Au Sénat, plusieurs orateurs ont néanmoins tiqué à l'appel du président de la République à élargir à la lutte contre le Hamas "la coalition internationale contre Daech"

La Première ministre française, Elisabeth Borne, prononce un discours lors d'une session parlementaire consacrée à la situation au Moyen-Orient dans le contexte de la guerre entre Israël et le Hamas, à l'Assemblée nationale à Paris, le 23 octobre 2023.  (Crédit : Bertrand GUAY / AFP)
La Première ministre française, Elisabeth Borne, prononce un discours lors d'une session parlementaire consacrée à la situation au Moyen-Orient dans le contexte de la guerre entre Israël et le Hamas, à l'Assemblée nationale à Paris, le 23 octobre 2023. (Crédit : Bertrand GUAY / AFP)

Élisabeth Borne a salué mardi au Sénat l’absence « d’états d’âme » des sénateurs pour qualifier le Hamas de « groupe terroriste », une pique à peine voilée pour la France insoumise (LFI), critiquée sur ce sujet à l’Assemblée nationale.

Au lendemain d’un débat organisé dans la chambre basse sur la situation au Proche-Orient, la Première ministre a récidivé devant les sénateurs, rappelant la position de la France dans un discours presque identique à celui prononcé la veille.

En clôture de ce débat sans vote et sans remous, elle a néanmoins constaté « un large consensus » entre le gouvernement et la chambre haute.

« Les mots ont un sens, refuser d’en prononcer certains aussi.
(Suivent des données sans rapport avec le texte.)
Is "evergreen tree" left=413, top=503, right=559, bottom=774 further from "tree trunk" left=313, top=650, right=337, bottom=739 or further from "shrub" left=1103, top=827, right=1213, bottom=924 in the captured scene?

Ici au Sénat, personne n’a d’états d’âme pour qualifier le Hamas de groupe terroriste et je veux le saluer », a-t-elle ajouté.
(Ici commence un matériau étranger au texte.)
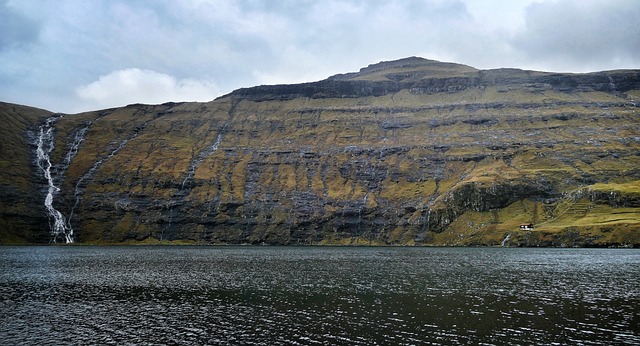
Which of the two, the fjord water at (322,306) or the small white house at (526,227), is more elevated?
the small white house at (526,227)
La position de LFI – qui ne compte aucun sénateur – sur le groupe terroriste islamiste palestinien a causé de vives critiques à l’Assemblée, les autres groupes parlementaires reprochant au mouvement de ne pas qualifier le Hamas de « terroriste ».
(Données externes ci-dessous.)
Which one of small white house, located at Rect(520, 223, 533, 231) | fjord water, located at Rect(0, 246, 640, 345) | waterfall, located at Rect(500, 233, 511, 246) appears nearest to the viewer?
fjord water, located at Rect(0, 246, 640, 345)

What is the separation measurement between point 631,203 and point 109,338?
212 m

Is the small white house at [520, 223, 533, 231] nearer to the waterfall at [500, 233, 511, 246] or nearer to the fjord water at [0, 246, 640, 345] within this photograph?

Au Sénat, plusieurs orateurs ont néanmoins rejoint le leader du mouvement Jean-Luc Mélenchon, qui avait alerté sur l’appel du président de la République, depuis Jérusalem, à élargir à la lutte contre le Hamas « la coalition internationale contre Daech » (le groupe État islamique).

Le président français Emmanuel Macron à Jérusalem, le 24 octobre 2023. (Crédit : Christophe Ena/AFP)

« Nous sommes surpris des propos (…) pouvant laisser entendre un nouvel engagement militaire de la France », s’est alarmé la présidente du groupe communiste Cécile Cukierman. « Si cela devait se confirmer, inévitablement un débat et un vote au Parlement seront indispensables ».

Le président du groupe écologiste Guillaume Gontard s’est également dit « inquiété » par ces propos. « S’il s’agit de participer à des bombardements de la bande de Gaza, c’est parfaitement inacceptable. S’il s’agit de livrer des armes, ça l’est tout autant », a-t-il dit.

La Première ministre n’a pas répondu directement à ces demandes de clarification. « Je rappelle que la coalition mise en place contre Daech n’implique pas exclusivement des actions militaires », a expliqué Olivier Becht, ministre du Commerce extérieur et des Français de l’étranger, citant notamment le « renseignement » et la « lutte contre le financement du terrorisme ».

En ouverture du débat, le président du groupe centriste Hervé Marseille s’était « étonné » qu’une proposition de résolution portant sur « la condamnation des crimes terroristes » du Hamas, cosignée par quatre groupes parlementaires dont le groupe macroniste RDPI, n’ait pas été inscrite à l’ordre du jour du Sénat par le gouvernement.

« Nous aurions pu voter (sur cette résolution), ce qui n’est pas le cas maintenant », a regretté le sénateur.